I Dejó una bolsa con todo en el andén tres de la estación de York. Imagínense mi decepción. Estaba en un tren con destino a Londres, terminando el rompecabezas que había hecho en mi teléfono mientras subía al tren, tan absorto que dejé la mitad del equipaje (la mitad importante) atrás. Mi domingo estaba hecho jirones.

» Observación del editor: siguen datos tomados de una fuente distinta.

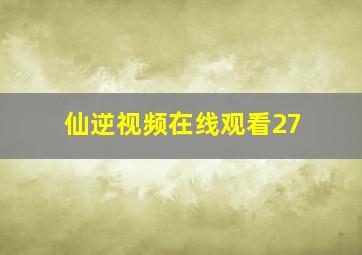 仙逆视频在线观看27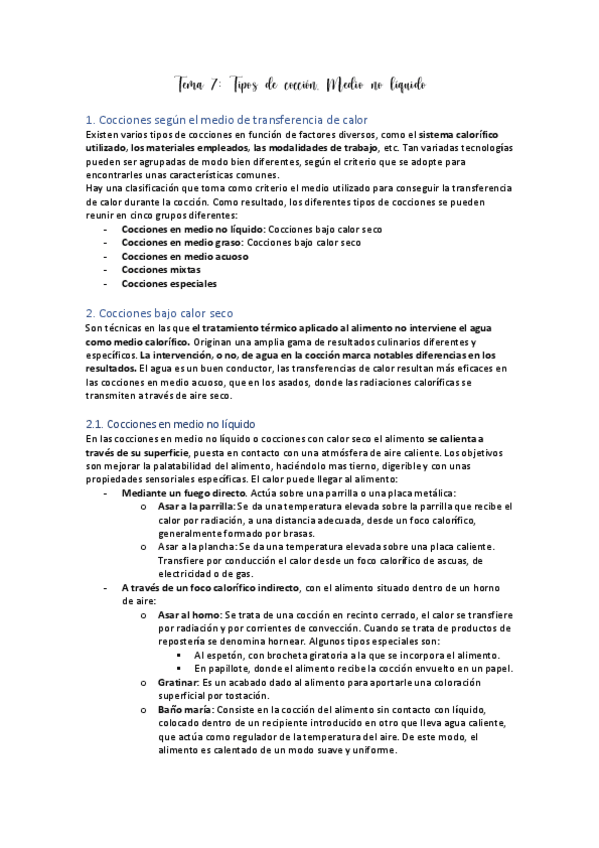 Tema 7: Tipos de cocción. Medio no líquido

1. Cocciones según el medio de transferencia de calor

Existen varios tipos de cocciones en función de factores diversos, como el sistema calorífico utilizado, los materiales empleados, las modalidades de trabajo, etc. Tan variadas tecnologías pueden ser agrupadas de modo bien diferentes, según el criterio que se adopte para encontrarles unas características comunes.

Hay una clasificación que toma como criterio el medio utilizado para conseguir la transferencia de calor durante la cocción. Como resultado, los diferentes tipos de cocciones se pueden reunir en cinco grupos diferentes:

- Cocciones en medio no líquido: Cocciones bajo calor seco
- Cocciones en medio graso: Cocciones bajo calor seco
- Cocciones en medio acuoso
- Cocciones mixtas
- Cocciones especiales

2. Cocciones bajo calor seco

Son técnicas en las que el tratamiento térmico aplicado al alimento no interviene el agua como medio calorífico. Originan una amplia gama de resultados culinarios diferentes y específicos. La intervención, o no, de agua en la cocción marca notables diferencias en los resultados. El agua es un buen conductor, las transferencias de calor resultan más eficaces en las cocciones en medio acuoso, que en los asados, donde las radiaciones caloríficas se transmiten a través de aire seco.

2.1. Cocciones en medio no líquido

En las cocciones en medio no líquido o cocciones con calor seco el alimento se calienta a través de su superficie, puesta en contacto con una atmósfera de aire caliente. Los objetivos son mejorar la palatabilidad del alimento, haciéndolo mas tierno, digerible y con unas propiedades sensoriales específicas. El calor puede llegar al alimento:

- Mediante un fuego directo. Actúa sobre una parrilla o una placa metálica:
  o Asar a la parrilla: Se da una temperatura elevada sobre la parrilla que recibe el calor por radiación, a una distancia adecuada, desde un foco calorífico, generalmente formado por brasas.
  o Asar a la plancha: Se da una temperatura elevada sobre una placa caliente. Transfiere por conducción el calor desde un foco calorífico de ascuas, de electricidad o de gas.
- A través de un foco calorífico indirecto, con el alimento situado dentro de un horno de aire:
  o Asar al horno: Se trata de una cocción en recinto cerrado, el calor se transfiere por radiación y por corrientes de convección. Cuando se trata de productos de repostería se denomina hornear. Algunos tipos especiales son:
    ▪ Al espetón, con brocheta giratoria a la que se incorpora el alimento.
    ▪ En papillote, donde el alimento recibe la cocción envuelto en un papel.
  o Gratinar: Es un acabado dado al alimento para aportarle una coloración superficial por tostación.
  o Baño maría: Consiste en la cocción del alimento sin contacto con líquido, colocado dentro de un recipiente introducido en otro que lleva agua caliente, que actúa como regulador de la temperatura del aire. De este modo, el alimento es calentado de un modo suave y uniforme.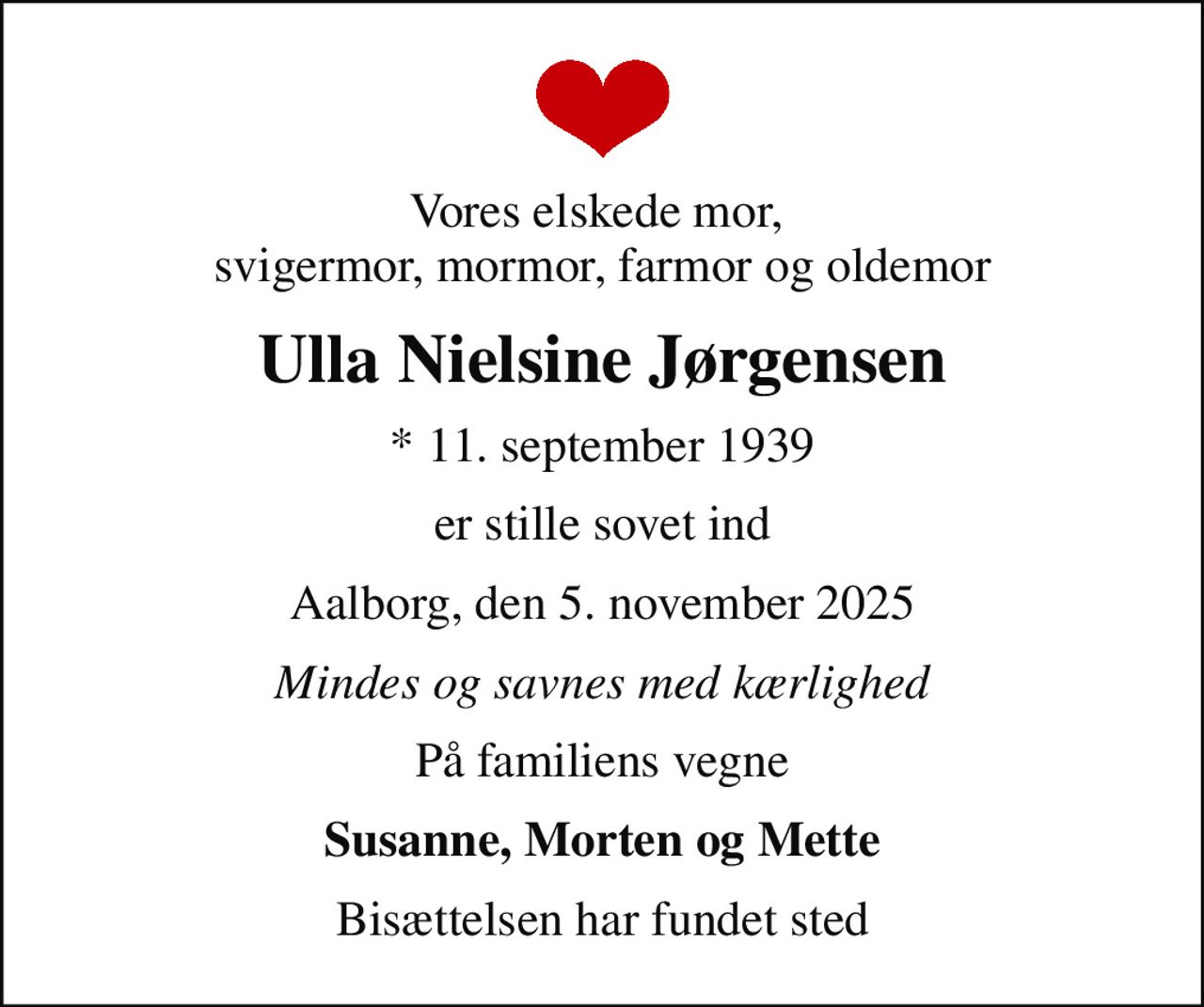 Vores elskede mor,
svigermor, mormor, farmor og oldemor

Ulla Nielsine Jørgensen

* 11. september 1939

er stille sovet ind

Aalborg, den 5. november 2025

Mindes og savnes med kærlighed

På familiens vegne

Susanne, Morten og Mette

Bisættelsen har fundet sted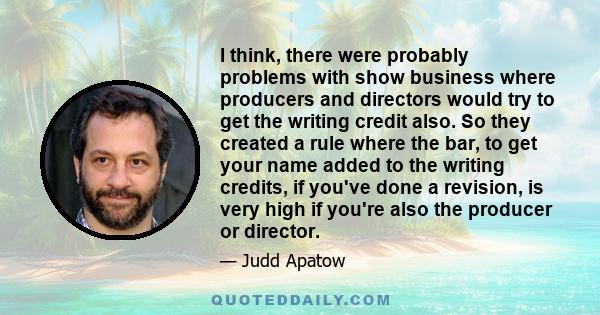 I think, there were probably problems with show business where producers and directors would try to get the writing credit also. So they created a rule where the bar, to get your name added to the writing credits, if you've done a revision, is very high if you're also the producer or director.

— Judd Apatow

QUOTEDDAILY.COM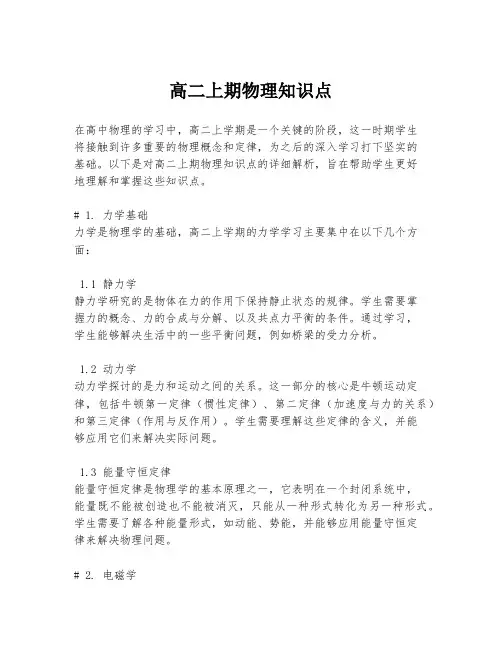 高二上期物理知识点

在高中物理的学习中，高二上学期是一个关键的阶段，这一时期学生将接触到许多重要的物理概念和定律，为之后的深入学习打下坚实的基础。以下是对高二上期物理知识点的详细解析，旨在帮助学生更好地理解和掌握这些知识点。

# 1. 力学基础
力学是物理学的基础，高二上学期的力学学习主要集中在以下几个方面：

1.1 静力学
静力学研究的是物体在力的作用下保持静止状态的规律。学生需要掌握力的概念、力的合成与分解、以及共点力平衡的条件。通过学习，学生能够解决生活中的一些平衡问题，例如桥梁的受力分析。

1.2 动力学
动力学探讨的是力和运动之间的关系。这一部分的核心是牛顿运动定律，包括牛顿第一定律（惯性定律）、第二定律（加速度与力的关系）和第三定律（作用与反作用）。学生需要理解这些定律的含义，并能够应用它们来解决实际问题。

1.3 能量守恒定律
能量守恒定律是物理学的基本原理之一，它表明在一个封闭系统中，能量既不能被创造也不能被消灭，只能从一种形式转化为另一种形式。学生需要了解各种能量形式，如动能、势能，并能够应用能量守恒定律来解决物理问题。

# 2. 电磁学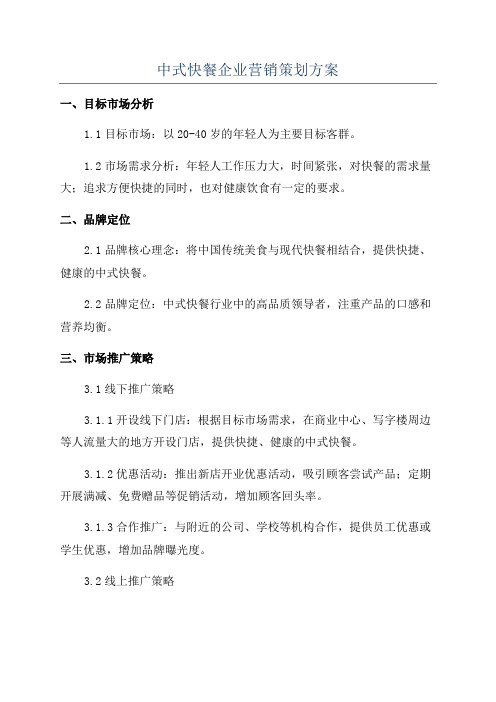 中式快餐企业营销策划方案

一、目标市场分析

1.1 目标市场：以 20-40 岁的年轻人为主要目标客群。

1.2 市场需求分析：年轻人工作压力大，时间紧张，对快餐的需求量大；追求方便快捷的同时，也对健康饮食有一定的要求。

二、品牌定位

2.1 品牌核心理念：将中国传统美食与现代快餐相结合，提供快捷、健康的中式快餐。

2.2 品牌定位：中式快餐行业中的高品质领导者，注重产品的口感和营养均衡。

三、市场推广策略

3.1 线下推广策略

3.1.1 开设线下门店：根据目标市场需求，在商业中心、写字楼周边等人流量大的地方开设门店，提供快捷、健康的中式快餐。

3.1.2 优惠活动：推出新店开业优惠活动，吸引顾客尝试产品；定期开展满减、免费赠品等促销活动，增加顾客回头率。

3.1.3 合作推广：与附近的公司、学校等机构合作，提供员工优惠或学生优惠，增加品牌曝光度。

3.2 线上推广策略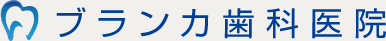 ブランカ歯科医院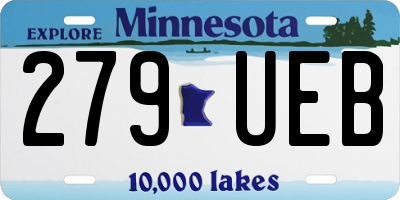 EXPLORE Minnesota

279 UEB

10,000 lakes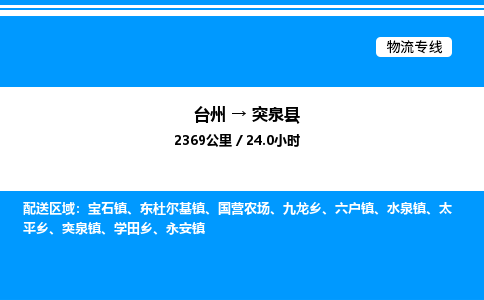 物流专线

台州 → 突泉县

2369公里 / 24.0小时

配送区域：宝石镇、东杜尔基镇、国营农场、九龙乡、六户镇、水泉镇、太平乡、突泉镇、学田乡、永安镇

Tenía planeado un gran día: un agradable viaje en tren a la hora del almuerzo, luego una encantadora mañana con mi familia y amigos en York, lo que me dejaría mucho tiempo para llegar a casa y ver el partido de Inglaterra. Pero no iba a ser. Es raro. Porque este es mi poder especial, común a muchas personas con trastorno por déficit de atención e hiperactividad, de encontrar siempre maneras de convertir el tiempo libre, en este caso una tarde relajante, en una orgía nerviosa de pánico.

Hice muchas cosas a la vez. Me golpeé la cabeza varias veces con bastante fuerza, pronunciando el lenguaje más grosero mientras lo hacía. Encontré un número 0800 para la estación de York, que no era para la estación de York sino para Northern Rail, y al final no había humanos, solo opciones inútiles. Y luego la señal desapareció de todos modos. Llamé a mi cuñado, quien lo dejó todo y corrió a la comisaría. Encontré al revisor del tren, que tenía un número secreto de la estación, y finalmente conseguí que alguien registrara mi bolso. Con el corazón acelerado, una presión arterial indudablemente peligrosa y una vena palpitante en la sien, esperé noticias.

El conductor del tren reapareció. La bolsa había sido localizada. Resistí la tentación de besarlo en los labios. Con mi cuñado encerrado en la estación, comencé a formular un plan. Como uno de los principales idiotas de Gran Bretaña, que ha hecho este tipo de cosas un millón de veces, soy muy bueno para reformular rápidamente planes cuidadosamente trazados. Tenía que ser.

Miré los horarios de los trenes de regreso al norte desde King’s Cross, preguntándome si podría convencer a mi cuñado para que me esperara a medio camino: ¿Peterborough? ¿Nueva York? – entregar la bolsa pródiga, buscar un pub y ver fútbol allí.

En ese momento, desde lo más profundo de mi mente adicta, surgió un momento de luz. Esa mañana me encontré con un amigo cuyo hijo había mencionado que iba a tomar el tren después del mío a Londres, que salía en cinco minutos. Le rogué que encontrara a mi cuñado, que ya había recuperado la bolsa del mostrador de información y podía entregársela para que me la entregara en King’s Cross en el siguiente tren. Funcionó. La bolsa estaba en camino, sólo media hora detrás de mí. En realidad, es mejor tener suerte que ser inteligente.

Fue algo hermoso. Qué historia. Qué arco argumental. Casi puedo ver los créditos rodando, emitidos en orden de aparición, con agradecimientos, etc, etc. Tengo que hacer un cortometraje. Llévalo a Cannes. Ganar un premio. La película de un idiota..

En serio, a veces me da lástima la gente competente. Extrañas estas emociones y derrames. El horror, el terror de que el error no pueda resolverse, la frenética acción de retaguardia, la alegría de la resolución. Redención. Euforia. Sentí nada menos que euforia. Para mi eterna vergüenza, sin apenas pensar en todas las personas que había perseguido, pasé el resto de ese viaje disfrutando de mi triunfo. Cuánta energía siento ahora. Mucho más feliz que si no hubiera sido tan estúpido como para dejar mi bolso con todo lo que contenía en el andén tres de la estación de York.

Como podría haber dicho Tennyson, un hombre que reconoció un desastre autoinfligido cuando lo vio, es mejor haber perdido una bolsa y encontrarla de nuevo que nunca haber perdido esa maldita cosa en primer lugar.

Adrián Chiles es locutor, escritor y columnista de The Guardian.